Önümüzdeki 4 yıl boyunca Beyaz Saray'ın sahibi Biden olur ve Obama’nın projesini kaldığı yerden tamamlamaya çalışırsa, son 4 yılda meydana gelen bu değişiklikleri okuyabilmekten çok uzak demektir. Bu başarısızlığı da ABD’nin bölge ülkeleriyle olan çıkarlarını olumsuz etkileyecektir.
Biden ile (rahat olacak) İran'ın Suudi Arabistan ve Bahreyn'deki kollarına sağlayacağı yardım veya destek ne olursa olsun bu herhangi bir değişikliğe yol açamayacaktır. Belki Lübnan ve Irak’ta sınırlı bir etkisi olabilir. Zira Biden’ın tamamen çekilme ve içe kapanma politikasını benimsemesi İran’ın bu iki ülkede işini kolaylaştıracaktır. Biden’ın Suudi Arabistan’a baskı yapmak için  kullanabileceği en önemli ve tek araç, Yemen dosyası olabilir.
Türkiye’ye gelince, kendisi ile ilişkileri zaten iyi olmadığı için Biden’ın başkan olması, Müslüman Kardeşlerin bölgede güçlenmesini sağlamayacaktır.
Son değişken, Arap bölgemizin dışında (Avrupa’da) olsa da önümüzdeki dönemde etkili olacaktır.
İran’ın terörü desteklemedeki rolü artık Avrupa ülkeleri için aşikardır.  Avrupa bugün söz konusu terör kollarıyla yüzleşiyor. Kendisini destekleyen sol da şimdi yükselişe geçen sağ ile karşı karşıya bulunuyor. Türkiye artık NATO’dan bağımsız hareket ediyor. Bunların tümü son 4 yılda meydana gelen ve Arap Baharı sırasında Obama yönetiminin kolları olan İran ve Türkiye üzerinde büyük etkisi olan değişikliklerdir.
Kısacası, eski baskı araçları artık mevcut değil. Baskı kartları aynı etkiye sahip değil. Uluslararası ilişkiler eskisi gibi değil.
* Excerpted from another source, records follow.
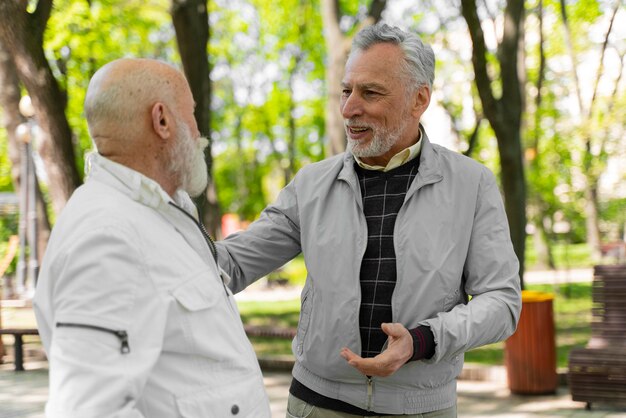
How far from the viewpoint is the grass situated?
37.7ft

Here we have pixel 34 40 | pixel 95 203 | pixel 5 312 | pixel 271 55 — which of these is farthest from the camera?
pixel 271 55

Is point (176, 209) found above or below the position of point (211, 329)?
above

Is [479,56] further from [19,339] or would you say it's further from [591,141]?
[591,141]

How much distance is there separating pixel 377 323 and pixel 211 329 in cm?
86

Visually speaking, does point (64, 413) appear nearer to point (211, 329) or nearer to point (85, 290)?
point (85, 290)

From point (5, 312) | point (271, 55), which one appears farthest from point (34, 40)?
point (271, 55)

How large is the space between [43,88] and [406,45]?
6.78 metres

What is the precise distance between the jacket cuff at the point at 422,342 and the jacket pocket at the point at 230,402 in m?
0.53

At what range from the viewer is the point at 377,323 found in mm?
2881

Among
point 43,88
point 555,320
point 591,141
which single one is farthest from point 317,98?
point 43,88

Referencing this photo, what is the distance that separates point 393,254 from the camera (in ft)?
9.55

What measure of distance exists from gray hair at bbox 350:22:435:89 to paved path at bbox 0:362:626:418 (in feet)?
18.0

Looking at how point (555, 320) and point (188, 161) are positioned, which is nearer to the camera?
point (188, 161)

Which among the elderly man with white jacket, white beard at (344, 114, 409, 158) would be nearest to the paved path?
white beard at (344, 114, 409, 158)
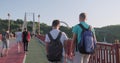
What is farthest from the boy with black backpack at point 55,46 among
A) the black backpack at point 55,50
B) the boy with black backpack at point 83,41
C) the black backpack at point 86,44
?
the black backpack at point 86,44

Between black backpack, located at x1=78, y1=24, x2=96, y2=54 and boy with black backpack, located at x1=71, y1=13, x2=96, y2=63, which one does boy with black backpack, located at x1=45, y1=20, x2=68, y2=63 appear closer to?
boy with black backpack, located at x1=71, y1=13, x2=96, y2=63

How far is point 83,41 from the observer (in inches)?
331

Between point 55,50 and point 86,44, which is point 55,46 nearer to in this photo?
point 55,50

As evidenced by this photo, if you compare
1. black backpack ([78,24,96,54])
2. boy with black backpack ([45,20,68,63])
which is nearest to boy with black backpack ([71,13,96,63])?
black backpack ([78,24,96,54])

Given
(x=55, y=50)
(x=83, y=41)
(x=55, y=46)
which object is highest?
(x=83, y=41)

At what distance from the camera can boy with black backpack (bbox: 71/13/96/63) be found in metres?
8.41

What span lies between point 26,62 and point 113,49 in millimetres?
8573

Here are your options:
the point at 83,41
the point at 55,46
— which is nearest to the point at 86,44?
the point at 83,41

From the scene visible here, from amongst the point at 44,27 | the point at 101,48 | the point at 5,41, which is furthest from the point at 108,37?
the point at 101,48

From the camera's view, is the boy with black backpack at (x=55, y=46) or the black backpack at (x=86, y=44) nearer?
the black backpack at (x=86, y=44)

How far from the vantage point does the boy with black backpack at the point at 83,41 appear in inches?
331

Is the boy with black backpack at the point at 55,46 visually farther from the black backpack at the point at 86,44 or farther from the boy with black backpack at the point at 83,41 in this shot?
the black backpack at the point at 86,44

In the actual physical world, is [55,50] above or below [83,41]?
below

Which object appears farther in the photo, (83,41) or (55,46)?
(55,46)
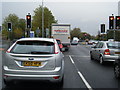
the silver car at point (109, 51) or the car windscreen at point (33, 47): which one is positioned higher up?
the car windscreen at point (33, 47)

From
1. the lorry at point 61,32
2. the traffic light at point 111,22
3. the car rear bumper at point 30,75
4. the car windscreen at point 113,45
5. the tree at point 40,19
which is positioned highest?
the tree at point 40,19

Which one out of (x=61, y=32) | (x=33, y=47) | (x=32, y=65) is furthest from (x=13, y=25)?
(x=32, y=65)

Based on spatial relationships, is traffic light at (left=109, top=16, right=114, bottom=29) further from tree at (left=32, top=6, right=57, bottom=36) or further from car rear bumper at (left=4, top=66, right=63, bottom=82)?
tree at (left=32, top=6, right=57, bottom=36)

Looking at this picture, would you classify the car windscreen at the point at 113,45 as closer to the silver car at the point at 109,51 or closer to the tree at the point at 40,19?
the silver car at the point at 109,51

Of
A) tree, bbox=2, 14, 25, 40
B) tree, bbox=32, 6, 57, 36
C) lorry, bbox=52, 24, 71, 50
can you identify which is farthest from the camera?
tree, bbox=2, 14, 25, 40

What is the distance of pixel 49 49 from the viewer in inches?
205

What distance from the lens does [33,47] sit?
5.22m

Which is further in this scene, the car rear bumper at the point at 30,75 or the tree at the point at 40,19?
the tree at the point at 40,19

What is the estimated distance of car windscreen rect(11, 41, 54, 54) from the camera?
5.09 m

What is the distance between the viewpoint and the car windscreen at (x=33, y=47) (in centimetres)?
509

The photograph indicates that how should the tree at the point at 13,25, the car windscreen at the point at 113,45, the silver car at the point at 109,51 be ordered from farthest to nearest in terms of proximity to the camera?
1. the tree at the point at 13,25
2. the car windscreen at the point at 113,45
3. the silver car at the point at 109,51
Amerikan solunun Arap dünyamızdaki rolü ifşa oldu. Bütün bunlar baskı yapma kapasitesini ciddi şekilde zayıflatıyor.
Biden'ın bize yönelik açıklamaları ve söylemleri bir yana, bu durum yönetiminin Arap Baharı'nın ikinci safhasını başlatmasına izin vermeyecektir.